Answer each question using the article on stolen cars below.
(a) How much money does the scrap shredding process yield per car?
(b) Which governor led the drive against car theft in Massachusetts in the early 1980s?
(c) How does the car-theft rate in Massachusetts compare with the US average?

◆ **DOCUMENT PASSAGE**
※

Roughly half the stolen cars are recovered by police. The rest -- more than 7,000 cars -- seem to disappear.
Where do they go? Some are simply repainted and driven out of the state; some are dumped into bodies of water or abandoned in remote areas after the thieves are done with them. A few have been shipped to South America by professional car-theft rings, which sell the cars for two or three times their value in the United States.
But most of the cars, law-enforcement officials suspect, are driven to ``chop shops'' (illegal garages) in the Boston area, where they are stripped of fenders, doors, tires, and other parts. Later, authorities say, the remains are crushed and then trucked to a giant shredding machine that can rip an automobile into fist-sized bits of scrap metal in minutes.
In effect, the shredder reduces the family car -- a 11/2-ton piece of incriminating evidence to an automobile thief -- into the equivalent of metallic confetti. That usually is enough to turn even the most determined investigator's trail cold.
``We probably have thousands of stolen cars on the books that have already gone through the shredder, but we will never be able to identify them,'' says Boston Detective William Kelley.
The 20-year veteran of the Boston Police Department's 12-man Auto Theft Squad says such shredders are an ``easy and profitable'' way for car thieves to get rid of the evidence. The scrap shredding process yields $25 to $75 per car scrapped, depending on the current price the steel industry is paying for scrap metal.
According to law-enforcement officials, it is conceivable that a car could be stolen late at night in Boston, stripped of its most salable parts in someone's garage or back yard, and fed into an auto shredder early the next morning, perhaps before the vehicle is reported stolen.
The problem of stolen cars disappearing in shredders is nothing new. It was identified as a serious concern during former Gov. Edward J. King's drive against car theft in Massachusetts in the early 1980s. Legislation was drafted to license and monitor scrap-metal processors, but the industry's lobby came out against the bill. It was defeated.
Now, in the midst of another anti-auto-theft drive by Gov. Michael S. Dukakis, state and local law-enforcement personnel are again suggesting that licensing and monitoring of auto shredders might help make a significant dent in the problem. The scrap industry disagrees.
Meanwhile, the car-theft rate in Massachusetts remains at roughly twice the US average. Even worse, for the past decade the Bay State has consistently earned the unwanted distinction of being ``the car-theft capital of the United States.'' According to Federal Bureau of Investigation statistics, more cars are stolen a year in Massachusetts (per capita) than in any other state.

※

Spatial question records
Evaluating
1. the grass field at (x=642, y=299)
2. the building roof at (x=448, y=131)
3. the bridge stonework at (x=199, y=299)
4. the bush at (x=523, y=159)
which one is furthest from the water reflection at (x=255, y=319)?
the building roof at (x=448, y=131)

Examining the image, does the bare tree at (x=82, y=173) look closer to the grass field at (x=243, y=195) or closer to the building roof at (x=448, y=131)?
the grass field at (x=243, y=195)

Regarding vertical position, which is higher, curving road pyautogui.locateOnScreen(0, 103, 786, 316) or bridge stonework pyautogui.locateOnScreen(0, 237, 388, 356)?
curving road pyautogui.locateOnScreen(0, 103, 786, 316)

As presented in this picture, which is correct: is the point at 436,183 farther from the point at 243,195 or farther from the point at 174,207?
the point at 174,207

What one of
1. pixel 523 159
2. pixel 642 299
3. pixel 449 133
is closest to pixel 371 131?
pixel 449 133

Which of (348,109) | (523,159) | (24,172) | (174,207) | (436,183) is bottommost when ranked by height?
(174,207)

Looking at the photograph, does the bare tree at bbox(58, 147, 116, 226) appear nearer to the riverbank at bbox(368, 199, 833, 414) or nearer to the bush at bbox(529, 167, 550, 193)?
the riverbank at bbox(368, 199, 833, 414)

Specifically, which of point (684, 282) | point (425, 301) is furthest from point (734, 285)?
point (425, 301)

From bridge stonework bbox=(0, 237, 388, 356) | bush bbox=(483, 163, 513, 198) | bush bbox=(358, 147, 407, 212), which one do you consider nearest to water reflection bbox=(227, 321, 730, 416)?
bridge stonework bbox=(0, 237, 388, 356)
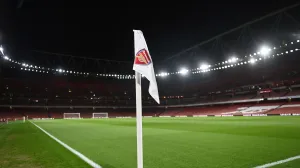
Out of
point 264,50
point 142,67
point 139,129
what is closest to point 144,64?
point 142,67

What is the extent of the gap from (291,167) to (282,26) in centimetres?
5358

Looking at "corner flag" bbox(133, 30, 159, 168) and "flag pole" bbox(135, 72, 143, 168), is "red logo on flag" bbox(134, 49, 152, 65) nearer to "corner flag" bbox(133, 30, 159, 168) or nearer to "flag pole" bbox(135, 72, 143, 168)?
"corner flag" bbox(133, 30, 159, 168)

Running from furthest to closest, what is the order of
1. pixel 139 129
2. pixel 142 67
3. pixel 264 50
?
1. pixel 264 50
2. pixel 142 67
3. pixel 139 129

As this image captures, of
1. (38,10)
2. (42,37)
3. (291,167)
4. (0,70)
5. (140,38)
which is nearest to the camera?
(140,38)

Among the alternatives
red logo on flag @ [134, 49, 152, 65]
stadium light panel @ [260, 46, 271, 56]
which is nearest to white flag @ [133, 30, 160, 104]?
red logo on flag @ [134, 49, 152, 65]

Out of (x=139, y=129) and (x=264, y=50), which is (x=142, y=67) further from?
(x=264, y=50)

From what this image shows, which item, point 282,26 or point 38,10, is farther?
point 282,26

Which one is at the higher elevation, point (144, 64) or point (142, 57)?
point (142, 57)

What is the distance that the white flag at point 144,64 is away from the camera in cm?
343

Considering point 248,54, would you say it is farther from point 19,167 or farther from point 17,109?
point 17,109

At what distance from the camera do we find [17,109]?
62625mm

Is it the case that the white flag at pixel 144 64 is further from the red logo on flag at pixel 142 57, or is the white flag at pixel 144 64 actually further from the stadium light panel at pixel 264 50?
the stadium light panel at pixel 264 50

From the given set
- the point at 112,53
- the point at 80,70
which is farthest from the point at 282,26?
the point at 80,70

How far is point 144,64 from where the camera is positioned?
3.50m
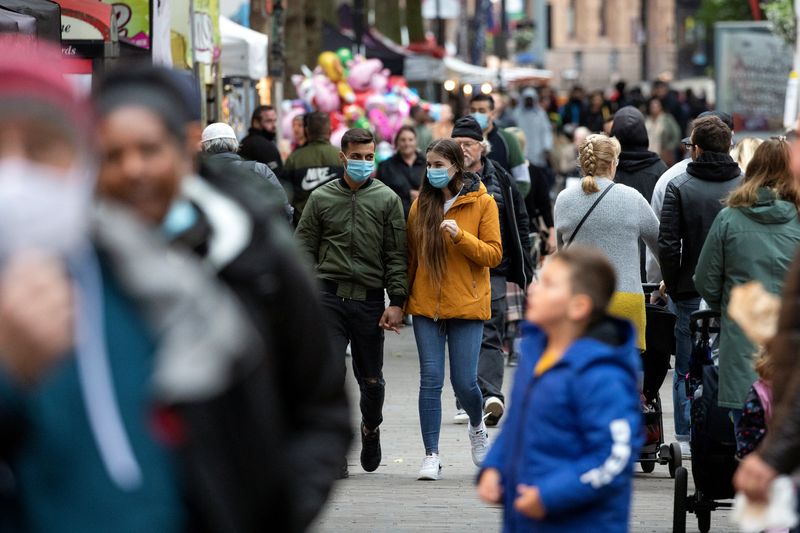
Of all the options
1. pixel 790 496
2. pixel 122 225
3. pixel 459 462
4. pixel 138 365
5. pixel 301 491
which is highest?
pixel 122 225

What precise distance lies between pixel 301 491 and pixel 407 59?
3121 centimetres

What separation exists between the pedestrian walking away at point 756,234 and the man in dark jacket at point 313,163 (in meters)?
6.88

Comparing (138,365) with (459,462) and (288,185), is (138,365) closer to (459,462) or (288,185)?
(459,462)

※

◆ **COMPLETE ANSWER**
(a) $25 to $75 per car, depending on the current price the steel industry is paying for scrap metal.
(b) Gov. Edward J. King.
(c) It remains at roughly twice the US average.